───── Stored data ─────
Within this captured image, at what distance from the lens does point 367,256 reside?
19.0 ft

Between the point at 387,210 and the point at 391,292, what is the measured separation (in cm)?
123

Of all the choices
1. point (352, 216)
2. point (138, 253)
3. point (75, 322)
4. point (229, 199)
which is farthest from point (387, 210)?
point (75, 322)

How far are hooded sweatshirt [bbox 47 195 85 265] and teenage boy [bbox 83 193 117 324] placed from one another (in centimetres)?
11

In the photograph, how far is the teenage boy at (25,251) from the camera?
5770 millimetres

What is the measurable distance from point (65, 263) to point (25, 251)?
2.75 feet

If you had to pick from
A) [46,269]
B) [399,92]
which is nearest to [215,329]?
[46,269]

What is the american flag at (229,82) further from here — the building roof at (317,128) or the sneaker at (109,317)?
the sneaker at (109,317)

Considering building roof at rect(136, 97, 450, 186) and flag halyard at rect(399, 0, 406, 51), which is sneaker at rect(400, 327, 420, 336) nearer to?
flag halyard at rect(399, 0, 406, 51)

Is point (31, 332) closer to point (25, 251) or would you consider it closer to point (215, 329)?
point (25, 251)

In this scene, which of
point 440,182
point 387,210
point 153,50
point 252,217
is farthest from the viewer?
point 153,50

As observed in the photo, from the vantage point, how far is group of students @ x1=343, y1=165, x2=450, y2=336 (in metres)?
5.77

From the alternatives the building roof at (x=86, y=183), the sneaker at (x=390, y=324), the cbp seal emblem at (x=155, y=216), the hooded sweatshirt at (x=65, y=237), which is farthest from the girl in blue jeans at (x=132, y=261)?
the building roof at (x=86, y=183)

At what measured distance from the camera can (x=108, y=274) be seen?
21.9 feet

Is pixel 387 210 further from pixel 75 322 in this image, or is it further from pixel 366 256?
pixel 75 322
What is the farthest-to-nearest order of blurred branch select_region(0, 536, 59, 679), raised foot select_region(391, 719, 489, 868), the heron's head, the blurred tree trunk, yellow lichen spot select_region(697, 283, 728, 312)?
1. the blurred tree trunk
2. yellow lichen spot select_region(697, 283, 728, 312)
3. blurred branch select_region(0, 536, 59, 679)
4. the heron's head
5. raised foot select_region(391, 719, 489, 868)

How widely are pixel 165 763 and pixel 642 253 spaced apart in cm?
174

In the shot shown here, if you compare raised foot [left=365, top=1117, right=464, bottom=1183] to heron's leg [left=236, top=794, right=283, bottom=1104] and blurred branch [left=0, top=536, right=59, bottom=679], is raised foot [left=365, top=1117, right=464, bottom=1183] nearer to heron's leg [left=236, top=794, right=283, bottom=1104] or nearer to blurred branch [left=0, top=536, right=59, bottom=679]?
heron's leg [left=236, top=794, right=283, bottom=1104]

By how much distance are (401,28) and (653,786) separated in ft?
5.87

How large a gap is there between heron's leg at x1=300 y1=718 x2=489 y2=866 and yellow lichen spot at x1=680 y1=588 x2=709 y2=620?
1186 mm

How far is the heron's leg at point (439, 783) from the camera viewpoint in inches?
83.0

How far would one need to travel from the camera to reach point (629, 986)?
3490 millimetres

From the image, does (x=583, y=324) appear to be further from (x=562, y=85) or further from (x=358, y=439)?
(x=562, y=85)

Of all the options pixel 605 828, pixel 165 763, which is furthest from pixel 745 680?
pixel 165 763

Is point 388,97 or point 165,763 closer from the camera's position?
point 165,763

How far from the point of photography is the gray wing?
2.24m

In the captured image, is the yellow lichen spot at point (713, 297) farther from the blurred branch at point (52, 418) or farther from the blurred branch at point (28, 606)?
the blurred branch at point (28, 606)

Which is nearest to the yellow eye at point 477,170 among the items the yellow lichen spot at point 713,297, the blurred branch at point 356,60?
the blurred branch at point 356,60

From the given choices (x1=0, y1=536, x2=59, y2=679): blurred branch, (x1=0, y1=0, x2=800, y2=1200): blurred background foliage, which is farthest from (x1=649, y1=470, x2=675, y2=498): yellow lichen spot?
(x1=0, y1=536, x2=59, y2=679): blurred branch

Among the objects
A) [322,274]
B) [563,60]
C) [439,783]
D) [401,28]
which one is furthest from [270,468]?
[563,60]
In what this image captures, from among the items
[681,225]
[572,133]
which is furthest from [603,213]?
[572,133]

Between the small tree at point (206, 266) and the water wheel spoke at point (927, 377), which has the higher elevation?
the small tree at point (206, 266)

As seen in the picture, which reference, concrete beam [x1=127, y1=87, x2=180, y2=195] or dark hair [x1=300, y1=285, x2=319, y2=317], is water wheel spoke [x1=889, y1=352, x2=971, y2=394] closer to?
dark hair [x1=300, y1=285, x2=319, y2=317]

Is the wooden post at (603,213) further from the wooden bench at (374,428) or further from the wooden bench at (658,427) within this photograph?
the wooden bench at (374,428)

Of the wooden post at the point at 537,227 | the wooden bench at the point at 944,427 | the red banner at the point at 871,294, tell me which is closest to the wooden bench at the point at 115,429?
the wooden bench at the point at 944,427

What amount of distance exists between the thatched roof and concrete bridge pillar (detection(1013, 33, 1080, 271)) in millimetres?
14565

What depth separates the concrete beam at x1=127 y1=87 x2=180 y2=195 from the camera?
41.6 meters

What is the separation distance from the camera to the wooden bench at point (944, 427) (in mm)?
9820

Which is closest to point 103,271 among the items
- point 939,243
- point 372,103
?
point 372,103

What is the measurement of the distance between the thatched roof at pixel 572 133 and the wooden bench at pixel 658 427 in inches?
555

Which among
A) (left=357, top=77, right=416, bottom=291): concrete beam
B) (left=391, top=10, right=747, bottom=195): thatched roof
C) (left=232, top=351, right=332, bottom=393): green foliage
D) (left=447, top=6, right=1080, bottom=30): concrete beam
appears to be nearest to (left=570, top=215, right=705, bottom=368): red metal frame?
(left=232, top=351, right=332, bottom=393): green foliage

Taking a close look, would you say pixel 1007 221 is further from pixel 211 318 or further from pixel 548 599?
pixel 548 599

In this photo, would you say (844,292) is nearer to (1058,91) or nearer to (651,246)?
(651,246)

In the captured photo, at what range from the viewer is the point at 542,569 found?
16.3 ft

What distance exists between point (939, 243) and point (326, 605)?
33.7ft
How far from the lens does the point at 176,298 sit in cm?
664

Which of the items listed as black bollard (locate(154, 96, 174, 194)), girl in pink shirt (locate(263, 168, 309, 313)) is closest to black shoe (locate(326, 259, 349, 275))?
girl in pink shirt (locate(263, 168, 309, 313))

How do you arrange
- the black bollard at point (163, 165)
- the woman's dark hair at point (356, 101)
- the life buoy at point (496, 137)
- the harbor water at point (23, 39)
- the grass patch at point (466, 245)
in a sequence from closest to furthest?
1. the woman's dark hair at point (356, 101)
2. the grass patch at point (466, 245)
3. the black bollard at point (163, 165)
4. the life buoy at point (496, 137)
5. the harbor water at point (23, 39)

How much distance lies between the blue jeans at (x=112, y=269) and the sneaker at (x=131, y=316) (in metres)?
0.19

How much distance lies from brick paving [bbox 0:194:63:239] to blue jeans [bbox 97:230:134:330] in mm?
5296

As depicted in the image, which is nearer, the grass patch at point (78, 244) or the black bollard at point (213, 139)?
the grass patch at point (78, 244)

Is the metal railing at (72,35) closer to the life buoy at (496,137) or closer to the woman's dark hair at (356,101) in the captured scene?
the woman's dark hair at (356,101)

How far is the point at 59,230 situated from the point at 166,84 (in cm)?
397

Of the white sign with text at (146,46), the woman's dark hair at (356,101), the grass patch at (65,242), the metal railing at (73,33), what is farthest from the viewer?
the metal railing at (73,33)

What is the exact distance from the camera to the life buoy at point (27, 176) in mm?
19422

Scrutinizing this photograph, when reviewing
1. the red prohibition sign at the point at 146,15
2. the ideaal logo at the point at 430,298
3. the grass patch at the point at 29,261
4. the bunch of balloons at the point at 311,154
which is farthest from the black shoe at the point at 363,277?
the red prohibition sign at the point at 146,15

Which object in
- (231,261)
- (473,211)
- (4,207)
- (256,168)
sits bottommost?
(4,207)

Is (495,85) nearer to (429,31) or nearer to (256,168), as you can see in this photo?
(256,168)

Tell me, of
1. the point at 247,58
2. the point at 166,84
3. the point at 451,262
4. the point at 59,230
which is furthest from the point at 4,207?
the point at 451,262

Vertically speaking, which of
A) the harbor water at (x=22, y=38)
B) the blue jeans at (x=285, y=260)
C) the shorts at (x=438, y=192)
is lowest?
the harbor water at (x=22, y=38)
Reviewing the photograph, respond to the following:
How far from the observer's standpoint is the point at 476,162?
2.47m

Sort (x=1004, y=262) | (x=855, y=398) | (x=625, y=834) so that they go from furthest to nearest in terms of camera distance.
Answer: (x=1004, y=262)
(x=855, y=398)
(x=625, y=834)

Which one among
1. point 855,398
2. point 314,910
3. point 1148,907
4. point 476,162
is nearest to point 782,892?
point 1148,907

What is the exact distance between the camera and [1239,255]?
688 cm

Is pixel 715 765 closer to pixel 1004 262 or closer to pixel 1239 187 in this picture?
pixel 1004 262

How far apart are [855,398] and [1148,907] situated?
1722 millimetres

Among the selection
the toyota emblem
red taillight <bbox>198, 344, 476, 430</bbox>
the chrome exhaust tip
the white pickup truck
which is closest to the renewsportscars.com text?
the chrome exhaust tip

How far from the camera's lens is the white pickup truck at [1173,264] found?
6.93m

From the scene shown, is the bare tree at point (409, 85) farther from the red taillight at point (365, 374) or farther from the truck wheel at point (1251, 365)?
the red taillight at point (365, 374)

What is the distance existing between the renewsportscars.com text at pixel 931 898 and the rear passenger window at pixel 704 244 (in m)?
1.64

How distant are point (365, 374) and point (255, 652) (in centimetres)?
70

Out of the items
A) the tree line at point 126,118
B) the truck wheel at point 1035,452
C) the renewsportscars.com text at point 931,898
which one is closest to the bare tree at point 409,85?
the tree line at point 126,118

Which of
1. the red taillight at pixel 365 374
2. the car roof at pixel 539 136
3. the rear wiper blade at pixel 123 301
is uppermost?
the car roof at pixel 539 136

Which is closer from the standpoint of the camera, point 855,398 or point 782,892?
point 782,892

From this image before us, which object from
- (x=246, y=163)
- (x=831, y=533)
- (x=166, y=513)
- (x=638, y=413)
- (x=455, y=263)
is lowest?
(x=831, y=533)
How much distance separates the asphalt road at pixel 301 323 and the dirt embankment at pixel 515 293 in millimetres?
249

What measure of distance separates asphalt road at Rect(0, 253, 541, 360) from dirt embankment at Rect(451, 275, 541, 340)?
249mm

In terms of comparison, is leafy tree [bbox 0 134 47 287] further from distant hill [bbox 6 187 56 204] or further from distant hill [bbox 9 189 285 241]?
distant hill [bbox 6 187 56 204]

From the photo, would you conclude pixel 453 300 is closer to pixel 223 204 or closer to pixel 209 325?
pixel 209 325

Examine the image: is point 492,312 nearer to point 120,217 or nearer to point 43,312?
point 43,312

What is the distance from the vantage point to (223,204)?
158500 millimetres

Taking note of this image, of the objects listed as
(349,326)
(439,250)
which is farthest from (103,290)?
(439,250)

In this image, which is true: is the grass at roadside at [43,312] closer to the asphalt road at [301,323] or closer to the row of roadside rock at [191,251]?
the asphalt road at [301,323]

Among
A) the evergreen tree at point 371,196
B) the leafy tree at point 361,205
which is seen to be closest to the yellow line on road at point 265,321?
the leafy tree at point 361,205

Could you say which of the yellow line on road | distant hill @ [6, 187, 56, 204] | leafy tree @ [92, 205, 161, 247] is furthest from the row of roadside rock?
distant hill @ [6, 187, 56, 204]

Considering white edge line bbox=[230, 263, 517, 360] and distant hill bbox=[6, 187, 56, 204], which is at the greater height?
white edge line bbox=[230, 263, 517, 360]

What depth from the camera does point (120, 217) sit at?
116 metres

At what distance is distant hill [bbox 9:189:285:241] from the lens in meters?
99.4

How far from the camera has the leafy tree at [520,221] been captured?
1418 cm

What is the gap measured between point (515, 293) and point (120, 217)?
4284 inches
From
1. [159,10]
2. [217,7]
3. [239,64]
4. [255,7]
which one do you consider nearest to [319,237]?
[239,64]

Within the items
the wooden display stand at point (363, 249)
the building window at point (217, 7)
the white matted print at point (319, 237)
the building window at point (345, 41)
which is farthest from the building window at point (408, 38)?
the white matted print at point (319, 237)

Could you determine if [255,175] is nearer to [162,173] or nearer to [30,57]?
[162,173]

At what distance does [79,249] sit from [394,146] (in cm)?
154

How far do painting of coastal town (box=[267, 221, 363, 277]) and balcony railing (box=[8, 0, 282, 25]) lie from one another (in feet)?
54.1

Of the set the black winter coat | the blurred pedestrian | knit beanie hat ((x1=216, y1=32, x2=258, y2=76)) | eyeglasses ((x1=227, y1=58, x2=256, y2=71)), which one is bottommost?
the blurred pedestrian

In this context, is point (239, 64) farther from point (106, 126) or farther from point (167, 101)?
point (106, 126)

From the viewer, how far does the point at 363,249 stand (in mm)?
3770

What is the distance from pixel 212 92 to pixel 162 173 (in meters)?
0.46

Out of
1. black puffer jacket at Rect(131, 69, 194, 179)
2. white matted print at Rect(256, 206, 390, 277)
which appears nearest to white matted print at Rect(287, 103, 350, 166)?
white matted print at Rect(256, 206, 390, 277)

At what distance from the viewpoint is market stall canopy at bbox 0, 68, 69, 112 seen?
─────
Copy the lines of the items above word for word, from the line with "How far apart" up to and including the line with "158500 millimetres".

How far apart are [855,398] and [1148,907] situated?
1722 millimetres

Among the selection
the toyota emblem
red taillight <bbox>198, 344, 476, 430</bbox>
the chrome exhaust tip
the white pickup truck
which is closest to the renewsportscars.com text?
the chrome exhaust tip

How far from the camera's lens is the white pickup truck at [1173,264] found?
6.93m

From the scene shown, is the bare tree at point (409, 85) farther from the red taillight at point (365, 374) or farther from the truck wheel at point (1251, 365)?
the red taillight at point (365, 374)

What is the distance existing between the renewsportscars.com text at pixel 931 898 and the rear passenger window at pixel 704 244 (in m)?
1.64

How distant are point (365, 374) and point (255, 652) (in centimetres)?
70

Out of the items
A) the tree line at point 126,118
B) the truck wheel at point 1035,452
C) the renewsportscars.com text at point 931,898
which one is closest to the bare tree at point 409,85?
the tree line at point 126,118

Which of
1. the red taillight at pixel 365 374
2. the car roof at pixel 539 136
3. the rear wiper blade at pixel 123 301
is uppermost?
the car roof at pixel 539 136

Which is closer from the standpoint of the camera, point 855,398 or point 782,892?
point 782,892

From this image before us, which object from
- (x=246, y=163)
- (x=831, y=533)
- (x=166, y=513)
- (x=638, y=413)
- (x=455, y=263)
is lowest?
(x=831, y=533)
How much distance separates the asphalt road at pixel 301 323 and the dirt embankment at pixel 515 293 in millimetres?
249

What measure of distance separates asphalt road at Rect(0, 253, 541, 360) from dirt embankment at Rect(451, 275, 541, 340)?
249mm

In terms of comparison, is leafy tree [bbox 0 134 47 287] further from distant hill [bbox 6 187 56 204] or further from distant hill [bbox 9 189 285 241]?
distant hill [bbox 6 187 56 204]

From the photo, would you conclude pixel 453 300 is closer to pixel 223 204 or closer to pixel 209 325?
pixel 209 325

Examine the image: is point 492,312 nearer to point 120,217 or nearer to point 43,312?
point 43,312

What is the distance from the vantage point to (223,204)?
158500 millimetres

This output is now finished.